Why couldn't I have read all this a year ago? That poster's comment shocked me into a regret that lasted two days and spanned every aspect of my life.

Before I wrote my first book, I didn't seek out anything other than King's word-count advice. I didn't even really research the market. I was naive, or lazy maybe. Or maybe I just needed to prove to myself that I could do it.

But it's okay, because I'm here now. And I love where I'm at. In response to yesterday's post, I've found a tool that not only exists outside my brain, but limits it! How delicious.

Word Count makes it so easy for me to feel either accomplished, wordy, or brief. Word Count labels my life. Okay, that was extreme.

I have a way to make my ideas tangible and small. Life is big but my books are small. Duh, right? But listen. If a book were as big as life...umm no...(don't listen). I can't even finish that sentence. All that comes to mind is apocalypse, explosion, and a twenty-year-old man who looks 102 and then dies. Sounds like I've got the premise for my third novel.

So basically, a word count goal limits a writer. Like a canvas would to a painter.

But WAIT! THERE'S MORE! I have another tool.

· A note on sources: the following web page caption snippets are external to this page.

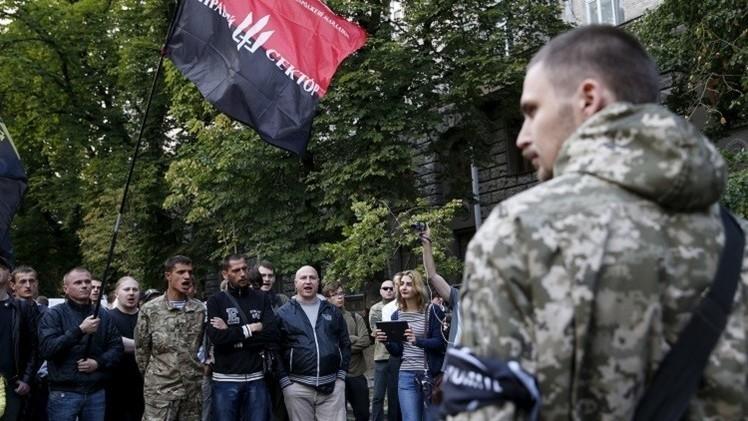 القطاع الأيمن في أوكرانيا يعترف باستخدامه السلاح ضد المواطنين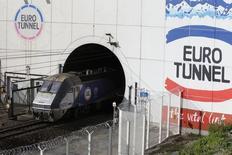 Eurotunnel fait savoir vendredi qu'il continue de prévoir une augmentation du trafic de camions et de voitures dans le tunnel sous la Manche malgré le vote des Britanniques en faveur de la sortie de la Grande-Bretagne de l'Union européenne. L'opérateur du tunnel confirme son objectif d'atteindre un trafic de camions de 2,0 millions par an à l'horizon 2020. /Photo d'archives/REUTERS/Pascal Rossignol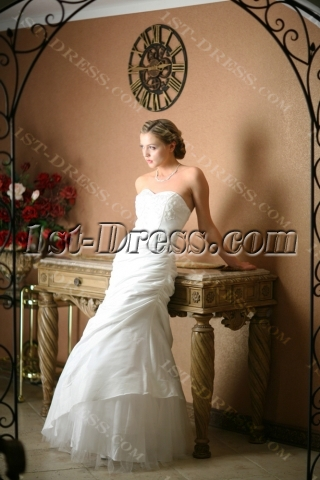 Ivory Casual Wedding Dresses for Outdoor Weddings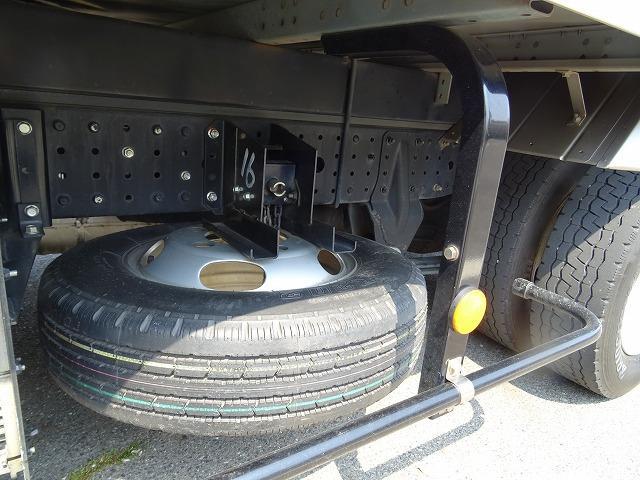 アルミバン 2トン標準 5MT  新免許トラック(20枚目)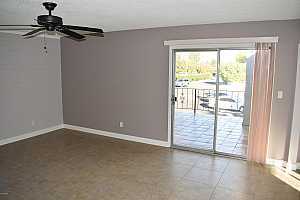 MLS # 5863976 : 4041 CAMELBACK UNIT 11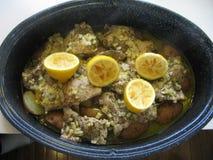 Gebratene Knoblauch-Zitronen-knochenlose Hühnerschenkel mit den Kartoffeln gekocht in einem crockpot lizenzfreies stockbild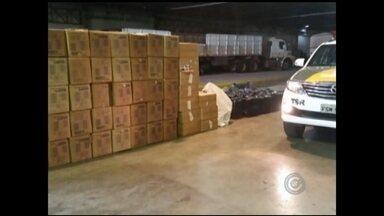Polícia apreende maços de cigarros em caminhão carregado com milho - Um caminhão carregado com 72.500 mil maços de cigarros contrabandeados foi apreendido na Rodovia Feliciano Sales Cunha, em Nhandeara (SP) neste domingo (21). Os cigarros estavam disfarçados em meio a uma carga de milho.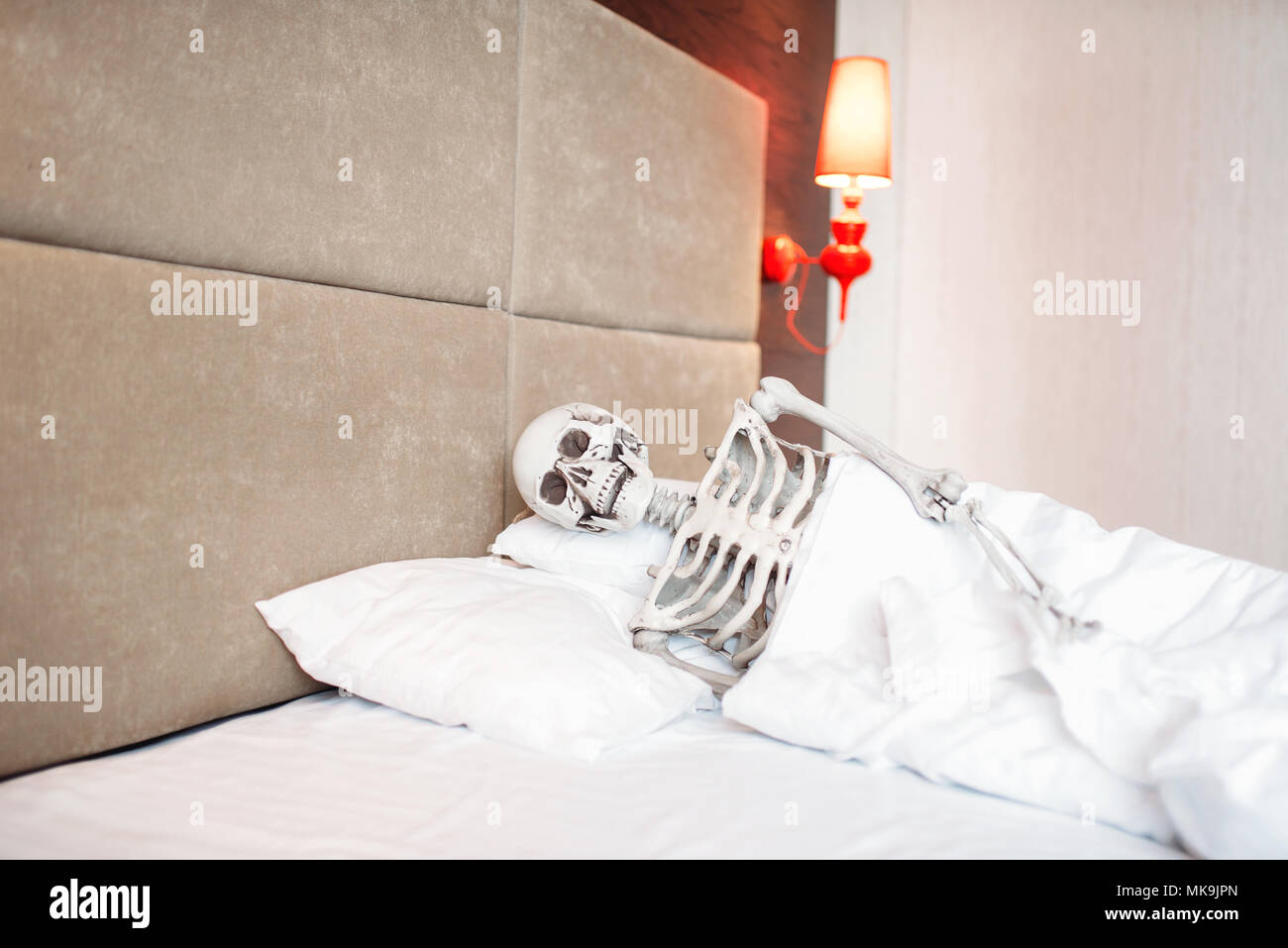 Funny scheletro umano è giacen...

On Voice. (Darn you Steven King!)

I couldn't even read my first book out loud. It felt awful. All wrong. But I love reading other people's books out loud. I do an excellent Hermione, and a darn good everybody else. Really I do. Except that I'm shy and can only do it for Gabe and Deven.

I couldn't even read my own book out loud to Gabe. What the hell?

I didn't think I was a capable of mastering the complexity of my characters. They were too real to me. I dreamed of someday doing the audio for the book, but I couldn't even read it aloud to myself.

Voice is ESSENTIAL to writing. And it's auditory. It's kinda/sorta outside the brain. It limits me (thank the Lord). It makes my book tangible. I have just had a revelation! Writers must focus on how their audience will absorb the product. This is hard for writers to do. Dancers and performers can look in the mirror. Actresses can do screen tests. Painters can take two steps back. And so on.

Writing is very personal. You can't just sneak a peak. You can't see it from the bleachers or eye it from across the museum room. You have to get up close, and let it fill your head. The writer's tools are all about how your head gets full.

If you hold a book, you probably don't want it to break your hand. Enter:

If it's read out loud to you, you want your mommy or teacher or wife to do fun, entertaining voices. (I love you, J.K. Rowling.)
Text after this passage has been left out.